TASK PROMPT:
Please render every line of the items below as a JSON list of strings, one string per line, with blank lines omitted. Leave the pictures out of the list.

Start of WORKING DATA

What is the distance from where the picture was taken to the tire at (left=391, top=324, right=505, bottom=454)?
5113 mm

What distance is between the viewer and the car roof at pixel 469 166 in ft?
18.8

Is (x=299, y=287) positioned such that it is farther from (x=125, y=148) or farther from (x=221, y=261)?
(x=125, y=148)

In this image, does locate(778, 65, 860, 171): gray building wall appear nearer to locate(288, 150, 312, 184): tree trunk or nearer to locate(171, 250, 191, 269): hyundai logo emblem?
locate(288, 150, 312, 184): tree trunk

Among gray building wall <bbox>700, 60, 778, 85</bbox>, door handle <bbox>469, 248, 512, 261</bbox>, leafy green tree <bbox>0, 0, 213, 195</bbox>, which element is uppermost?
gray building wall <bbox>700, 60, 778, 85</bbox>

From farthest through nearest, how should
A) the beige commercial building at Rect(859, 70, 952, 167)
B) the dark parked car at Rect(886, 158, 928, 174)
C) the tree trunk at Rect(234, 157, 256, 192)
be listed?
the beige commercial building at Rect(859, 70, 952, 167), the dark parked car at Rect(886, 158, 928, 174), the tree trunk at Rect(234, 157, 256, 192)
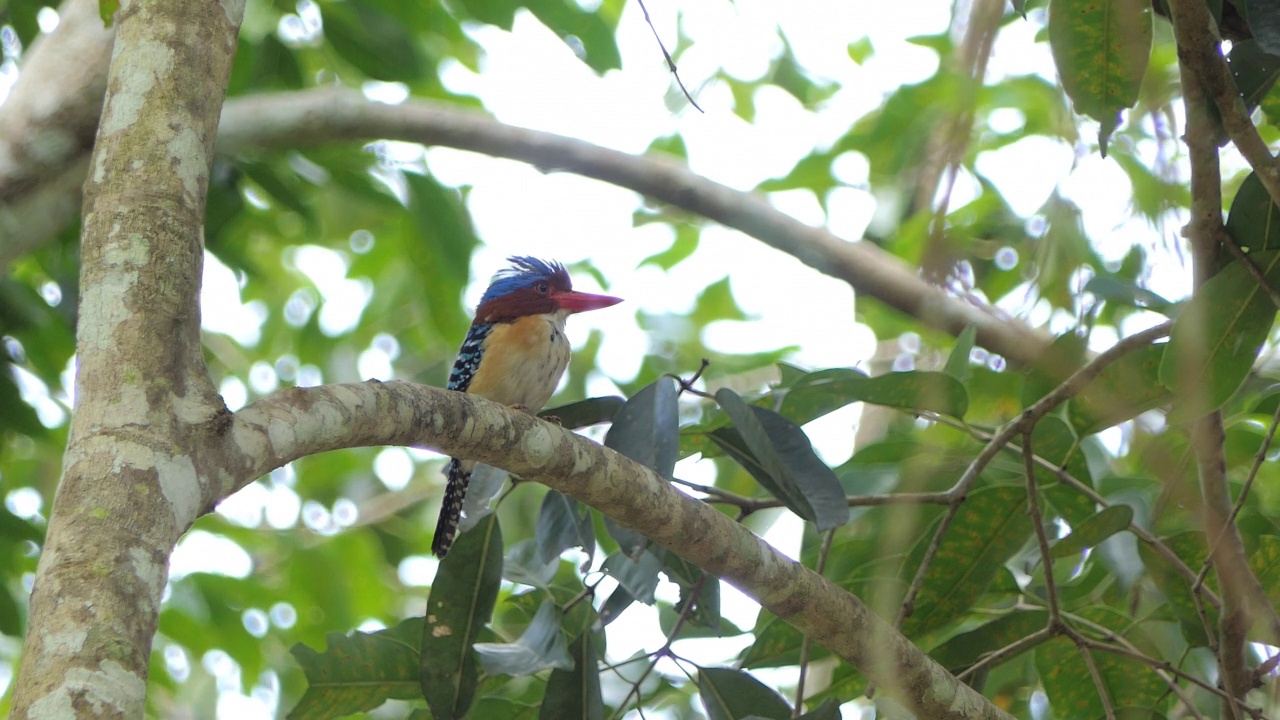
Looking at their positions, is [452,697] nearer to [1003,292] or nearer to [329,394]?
[329,394]

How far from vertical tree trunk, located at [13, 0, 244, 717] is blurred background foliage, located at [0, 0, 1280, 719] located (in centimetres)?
82

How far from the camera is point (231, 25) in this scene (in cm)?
191

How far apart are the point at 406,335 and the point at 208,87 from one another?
4664mm

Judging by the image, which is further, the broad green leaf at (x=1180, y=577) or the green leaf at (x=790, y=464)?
the broad green leaf at (x=1180, y=577)

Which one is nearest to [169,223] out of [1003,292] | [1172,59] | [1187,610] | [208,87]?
[208,87]

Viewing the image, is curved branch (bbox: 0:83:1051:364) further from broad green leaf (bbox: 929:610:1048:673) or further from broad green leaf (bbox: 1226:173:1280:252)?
broad green leaf (bbox: 1226:173:1280:252)

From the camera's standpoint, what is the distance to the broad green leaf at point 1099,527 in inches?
92.7

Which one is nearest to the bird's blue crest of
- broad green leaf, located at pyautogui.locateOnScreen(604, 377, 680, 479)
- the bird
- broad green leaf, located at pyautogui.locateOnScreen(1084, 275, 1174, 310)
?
the bird

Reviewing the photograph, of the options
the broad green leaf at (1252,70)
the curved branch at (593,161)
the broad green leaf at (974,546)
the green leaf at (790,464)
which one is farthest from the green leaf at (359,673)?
the broad green leaf at (1252,70)

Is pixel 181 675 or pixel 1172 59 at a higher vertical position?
pixel 1172 59

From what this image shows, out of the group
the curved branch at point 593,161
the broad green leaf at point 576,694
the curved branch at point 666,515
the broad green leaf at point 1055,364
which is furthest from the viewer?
the curved branch at point 593,161

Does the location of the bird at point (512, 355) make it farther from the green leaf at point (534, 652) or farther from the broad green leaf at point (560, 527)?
the green leaf at point (534, 652)

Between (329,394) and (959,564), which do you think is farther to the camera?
(959,564)

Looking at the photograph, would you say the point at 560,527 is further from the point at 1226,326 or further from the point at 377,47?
the point at 377,47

End of WORKING DATA

ANSWER FOR THIS EXERCISE:
[
  "What is the distance from where the picture was taken to the tire at (left=391, top=324, right=505, bottom=454)?",
  "5113 mm",
  "What distance is between the viewer and the car roof at pixel 469 166 in ft?",
  "18.8",
  "Is (x=299, y=287) positioned such that it is farther from (x=125, y=148) or farther from (x=221, y=261)?",
  "(x=125, y=148)",
  "In this image, does locate(778, 65, 860, 171): gray building wall appear nearer to locate(288, 150, 312, 184): tree trunk or nearer to locate(171, 250, 191, 269): hyundai logo emblem?",
  "locate(288, 150, 312, 184): tree trunk",
  "Among gray building wall <bbox>700, 60, 778, 85</bbox>, door handle <bbox>469, 248, 512, 261</bbox>, leafy green tree <bbox>0, 0, 213, 195</bbox>, which element is uppermost?",
  "gray building wall <bbox>700, 60, 778, 85</bbox>",
  "From farthest through nearest, how should",
  "A) the beige commercial building at Rect(859, 70, 952, 167)",
  "B) the dark parked car at Rect(886, 158, 928, 174)",
  "C) the tree trunk at Rect(234, 157, 256, 192)",
  "be listed?",
  "the beige commercial building at Rect(859, 70, 952, 167), the dark parked car at Rect(886, 158, 928, 174), the tree trunk at Rect(234, 157, 256, 192)",
  "Looking at their positions, is [452,697] nearer to [1003,292] or nearer to [329,394]?",
  "[329,394]",
  "How far from vertical tree trunk, located at [13, 0, 244, 717] is blurred background foliage, located at [0, 0, 1280, 719] located (in centimetres)?",
  "82",
  "How far from the camera is point (231, 25) in this scene (in cm)?",
  "191",
  "How far apart are the point at 406,335 and the point at 208,87 from one another?",
  "4664mm",
  "Judging by the image, which is further, the broad green leaf at (x=1180, y=577) or the green leaf at (x=790, y=464)?",
  "the broad green leaf at (x=1180, y=577)",
  "Which one is nearest to [169,223] out of [1003,292] | [1172,59] | [1187,610] | [208,87]?",
  "[208,87]",
  "Viewing the image, is curved branch (bbox: 0:83:1051:364) further from broad green leaf (bbox: 929:610:1048:673) or further from broad green leaf (bbox: 1226:173:1280:252)?",
  "broad green leaf (bbox: 1226:173:1280:252)",
  "From the camera's standpoint, what is the distance to the broad green leaf at point 1099,527 in inches?",
  "92.7",
  "Which one is nearest to the bird's blue crest of",
  "- broad green leaf, located at pyautogui.locateOnScreen(604, 377, 680, 479)",
  "- the bird",
  "- broad green leaf, located at pyautogui.locateOnScreen(1084, 275, 1174, 310)",
  "?",
  "the bird",
  "Reviewing the photograph, of the options",
  "the broad green leaf at (1252,70)",
  "the curved branch at (593,161)",
  "the broad green leaf at (974,546)",
  "the green leaf at (790,464)",
  "which one is farthest from the green leaf at (359,673)?",
  "the broad green leaf at (1252,70)",
  "Is pixel 181 675 or pixel 1172 59 at a higher vertical position?",
  "pixel 1172 59",
  "From what this image shows, out of the group",
  "the curved branch at point 593,161",
  "the broad green leaf at point 576,694",
  "the curved branch at point 666,515",
  "the broad green leaf at point 1055,364",
  "which is furthest from the viewer?",
  "the curved branch at point 593,161",
  "Does the location of the bird at point (512, 355) make it farther from the green leaf at point (534, 652) or farther from the broad green leaf at point (560, 527)?",
  "the green leaf at point (534, 652)",
  "Between (329,394) and (959,564), which do you think is farther to the camera?",
  "(959,564)",
  "Looking at the photograph, would you say the point at 560,527 is further from the point at 1226,326 or further from the point at 377,47?",
  "the point at 377,47"
]